:: WHAT NEEDS TO BE DONE ::
Your copy should repeat each record below exactly and contain no images.

--

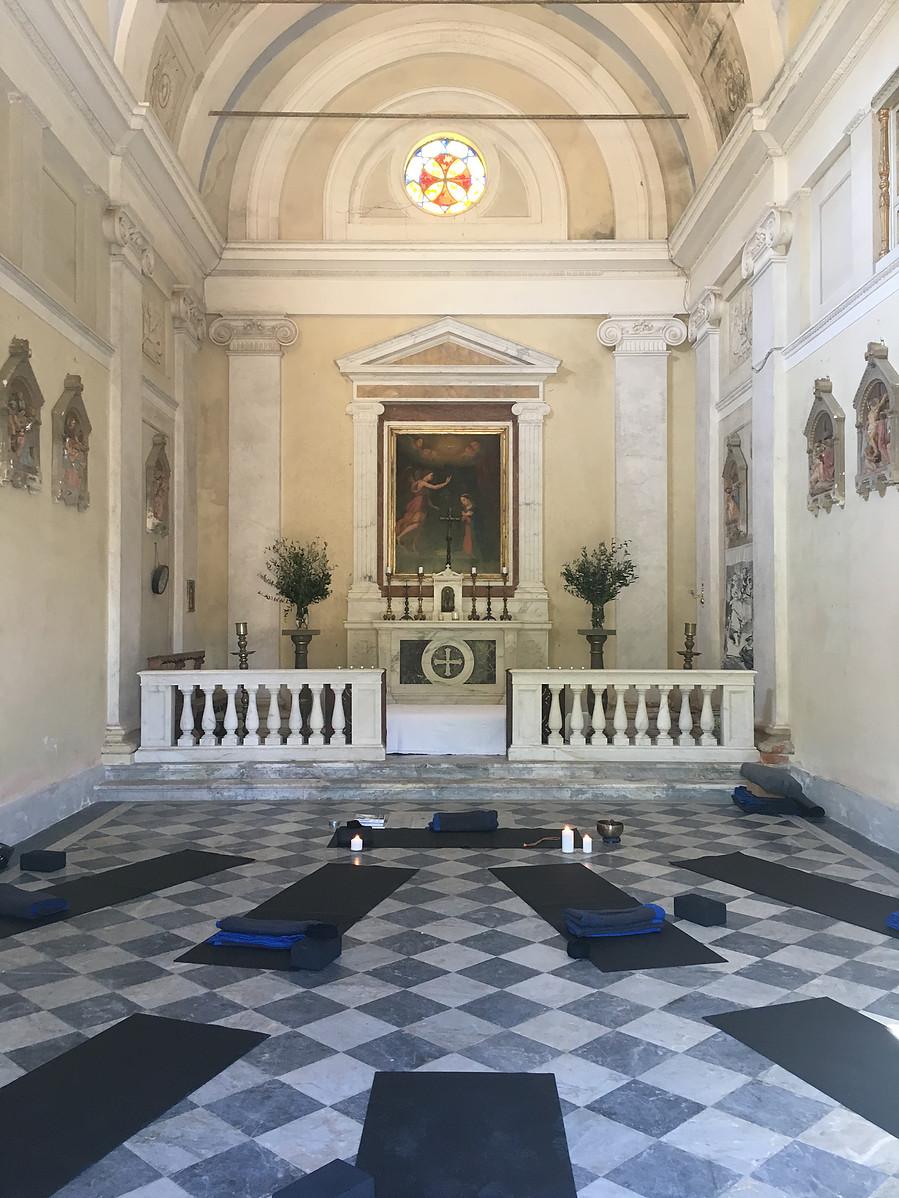 Yoga mats around an alter in Italian Villa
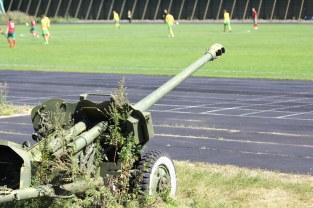 An overgrown artillery cannon overlooks the field at Moscow's Izmailovo Stadium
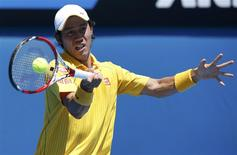 Kei Nishikori of Japan hits a return to Marinko Matosevic of Australia during their men's singles at the Australian Open 2014 tennis tournament in Melbourne January 14, 2014. REUTERS/Jason Reed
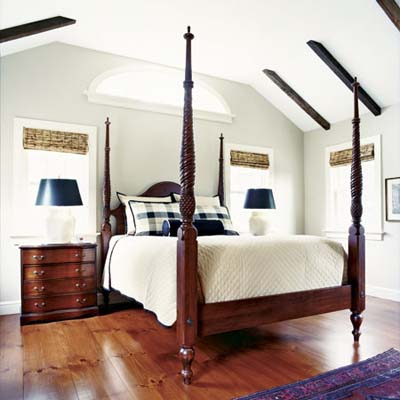 master bedroom with decorative rafters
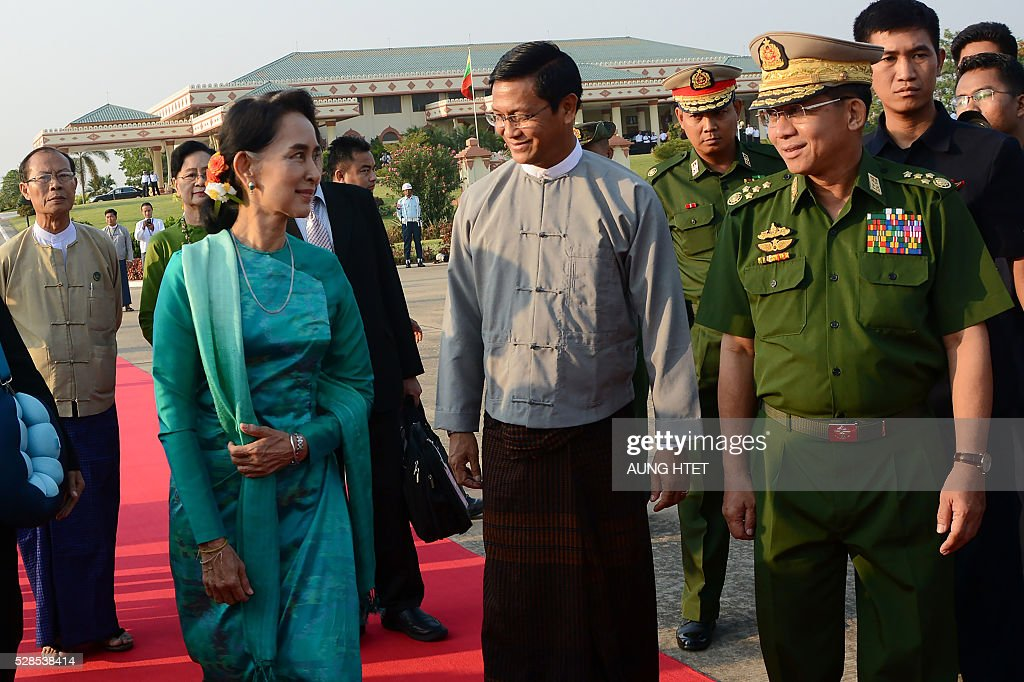 Myanmar State Counsellor and Foreign Minister Aung San Suu Kyi (L) and President Htin Kyaw (not in picture) are sent off by military chief Senior General Min Aung Hlaing (R) for an official trip to Laos from the Naypyidaw city airport on May 6, 2016. The official mission is their first foreign trip after being sworn into office on March 30. / AFP / AUNG
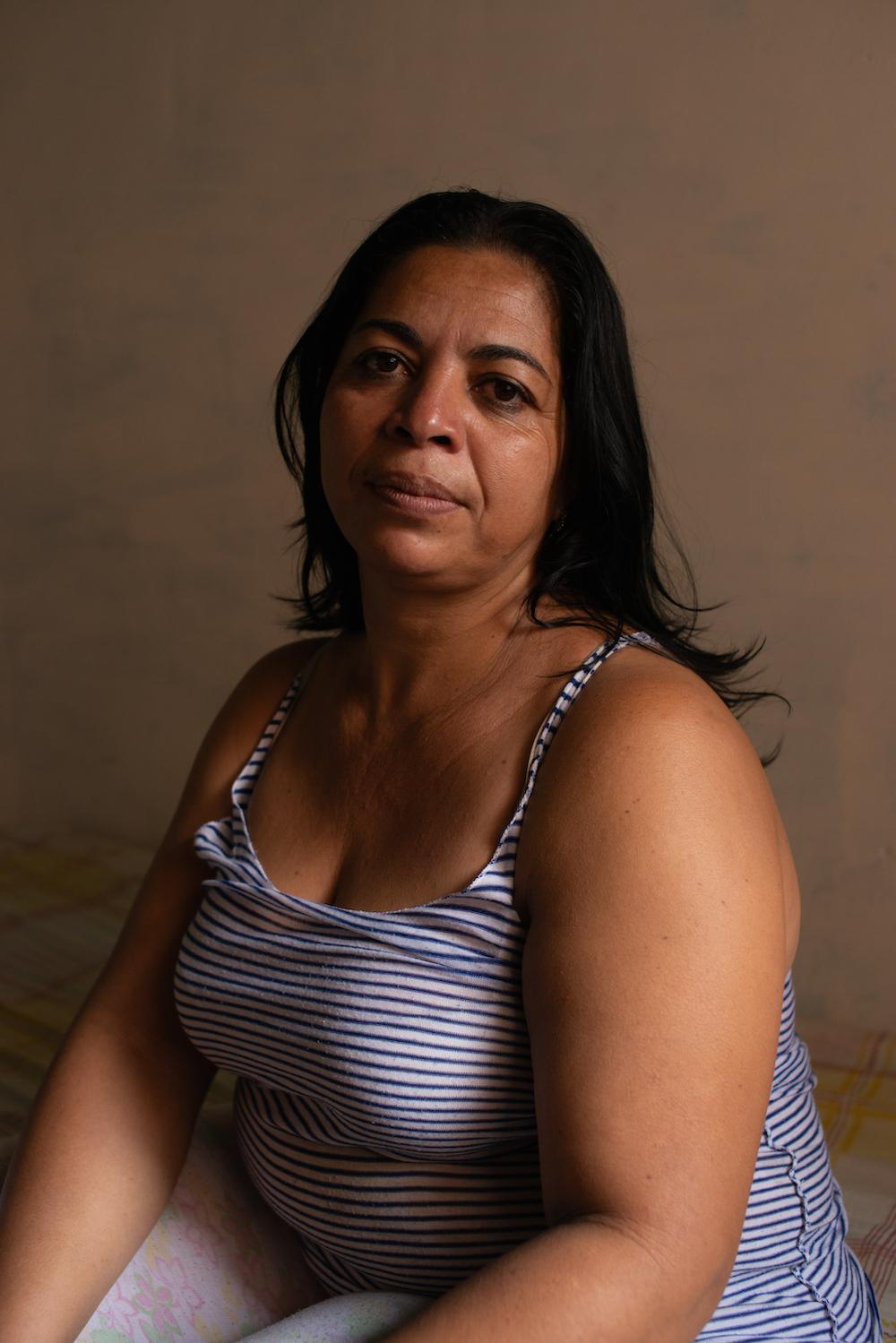 CARACAS, VENEZUELA - JUNE 2, 2019 Nancy poses for a portrait in her home in El Tamarindo, a barrio of Caracas. Her neighborhood 'territory' has been fought over by rival gangs for years. CREDIT: Lexi Parra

--

:: SOLUTION FOR THIS TASK ::
 Yoga mats around an alter in Italian Villa
 An overgrown artillery cannon overlooks the field at Moscow's Izmailovo Stadium
 Kei Nishikori of Japan hits a return to Marinko Matosevic of Australia during their men's singles at the Australian Open 2014 tennis tournament in Melbourne January 14, 2014. REUTERS/Jason Reed
 master bedroom with decorative rafters
 Myanmar State Counsellor and Foreign Minister Aung San Suu Kyi (L) and President Htin Kyaw (not in picture) are sent off by military chief Senior General Min Aung Hlaing (R) for an official trip to Laos from the Naypyidaw city airport on May 6, 2016. The official mission is their first foreign trip after being sworn into office on March 30. / AFP / AUNG
 CARACAS, VENEZUELA - JUNE 2, 2019 Nancy poses for a portrait in her home in El Tamarindo, a barrio of Caracas. Her neighborhood 'territory' has been fought over by rival gangs for years. CREDIT: Lexi Parra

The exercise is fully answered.